夏頃,情報処理学会向けにロングテールの解説をする話が舞い込む。単なる流行を超えて,意外と面白いテーマを内包していることがわかった。独自の研究として具体的に何をするかは来年の課題だ。

秋には,昨年の同時期に投稿した論文について,ようやく返事が来た。「階層帰属意識」が『消費者行動研究』に採択された。これで長い空白期間がようやく埋められた。某国際ジャーナルに投稿した Optimal Threshold Analysis ... は1回目の改訂,再投稿。朗報を待ちたい…。

11月に青学(淵野辺)で開かれたJIMSでは,小売店内回遊行動の分析を発表。画像認識技術から得た,スポットごとの移動人数から全体の回遊を推測し,パタン分けする。さらにPOSデータと突合せ,購買行動との関連を探った。新しい話題だけに,来年早々に投稿したい。

12月は筑波大(大塚)でマーケティング・サイエンスの国際ワークショップ。ワインのテイストテストを繰り返して得た選好データに階層ベイズ・プロビットを適用し,知覚経験が選好の一貫性や異質性に与える動的効果を検証した。
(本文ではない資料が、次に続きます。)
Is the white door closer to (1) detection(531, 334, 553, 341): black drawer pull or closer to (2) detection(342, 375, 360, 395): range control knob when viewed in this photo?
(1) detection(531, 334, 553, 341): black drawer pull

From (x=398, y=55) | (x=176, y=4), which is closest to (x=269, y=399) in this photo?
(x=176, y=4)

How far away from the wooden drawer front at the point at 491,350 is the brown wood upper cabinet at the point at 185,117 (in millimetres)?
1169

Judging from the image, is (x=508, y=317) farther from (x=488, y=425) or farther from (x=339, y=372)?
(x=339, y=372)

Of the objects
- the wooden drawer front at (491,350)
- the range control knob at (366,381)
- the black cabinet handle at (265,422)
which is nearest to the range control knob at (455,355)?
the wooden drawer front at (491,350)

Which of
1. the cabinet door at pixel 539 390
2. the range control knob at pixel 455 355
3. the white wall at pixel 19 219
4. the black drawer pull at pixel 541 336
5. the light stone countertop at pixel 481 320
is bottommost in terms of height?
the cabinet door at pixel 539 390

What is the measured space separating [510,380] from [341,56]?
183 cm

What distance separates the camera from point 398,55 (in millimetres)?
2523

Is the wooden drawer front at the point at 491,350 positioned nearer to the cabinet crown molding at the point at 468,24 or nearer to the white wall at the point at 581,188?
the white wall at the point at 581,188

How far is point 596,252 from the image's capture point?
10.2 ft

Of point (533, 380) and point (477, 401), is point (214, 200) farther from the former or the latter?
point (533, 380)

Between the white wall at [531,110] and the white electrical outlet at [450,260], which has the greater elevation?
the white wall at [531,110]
モデルやアルゴリズムを再チェックし,既存研究のレビューをやり直し,来年早々に第一稿を書く必要がある。

・・・と回顧すると,いろいろなことをやってきたことがわかる。あまり一貫性がないことも・・・。ほとんどのテーマが,今年で完結せず,来年へ持ち越される。今年は下準備だけで終わったテーマとして「自動車の技術ベース・ブランディング」と「クリエイティブ志向の国際比較」があり,年明けとともに忙しくなりそうだ。拡散と集中。まだペースがつかめていない。

いずれにしろ,上述のほとんどの研究は,素晴らしき共同研究者たちのおかげで成果を挙げた。来年もよろしくお願い申し上げます。